Trusty URI Specification - Version 1

Tobias Kuhn, 23 February 2015, http://www.trustyuri.net

This document contains version 1 of the specification of the trusty URI approach.

Permanent URL for this version: http://trustyuri.net/spec/v1.FADQoZWcYugekAb4jW-Zm3_5Cd9tmkkYEV0bxK2fLSKao.md

The previous version of this document was version 0, which was preliminary and not stable: http://trustyuri.net/spec/v0.FA4BwXfTl2X-ABWKUF2k0T044yS2-KmO_R0zBftSsc96k.md

Version 1 described here is not backward compatible with version 0 for module RA (the handling of plain literals according to RDF 1.1 breaks compatibility). Future versions, however, are supposed to be 100% backward compatible with this version. This means that when the extension of modules cannot be done in a backward compatible manner in the future, new modules will have to be defined and old ones will have to be deprecated.

* TASKS TO CARRY OUT
1. In the trusty URI specification, how is version 0 characterized?
2. Please explain why, according to the trusty URI specification, version 1 is not backward compatible with version 0 for module RA.
3. Carry on writing the trusty URI specification from the point where it stops.
The listing that comes next is separate material and is not part of the trusty URI specification.

* DATA LINES
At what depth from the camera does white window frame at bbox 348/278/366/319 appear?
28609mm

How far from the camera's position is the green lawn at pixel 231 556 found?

* RESPONSES PER TASK
1. Version 0 was preliminary and not stable.

2. Version 1 handles plain literals according to RDF 1.1, and that change in handling breaks compatibility with version 0 for module RA.

3.
Basics

Hash values of trusty URIs are encoded in Base64 notation with some common modifications for making it safe to use them in URIs and file names:

Definition 1. Every character that is a standard ASCII letter (A-Z or a-z), a digit (0-9), a hyphen (-), or an underscore (_) is called a Base64 character, representing in this order the numbers from 0 to 63. There are no other Base64 characters.

Trusty URIs have the following structure:

Definition 2. Every trusty URI ends with at least 25 Base64 characters. The sequence of characters following the last non-Base64 character is called the artifact code. The first two characters of the artifact code are called the module identifier. The sequence of characters following the module identifier is called data part, which is identical to or contains a hash part.

The current modules only generate URIs with exactly 45 trailing Base64 characters, but the definition is kept open for future modules.

The first character of the module identifier specifies the type of the content and therefore the type of the module; the second character is a version identifier of the module. The main content of the data part is the hash value, but it can also contain other information such as parameters and sub-types. Its concrete structure depends on the module.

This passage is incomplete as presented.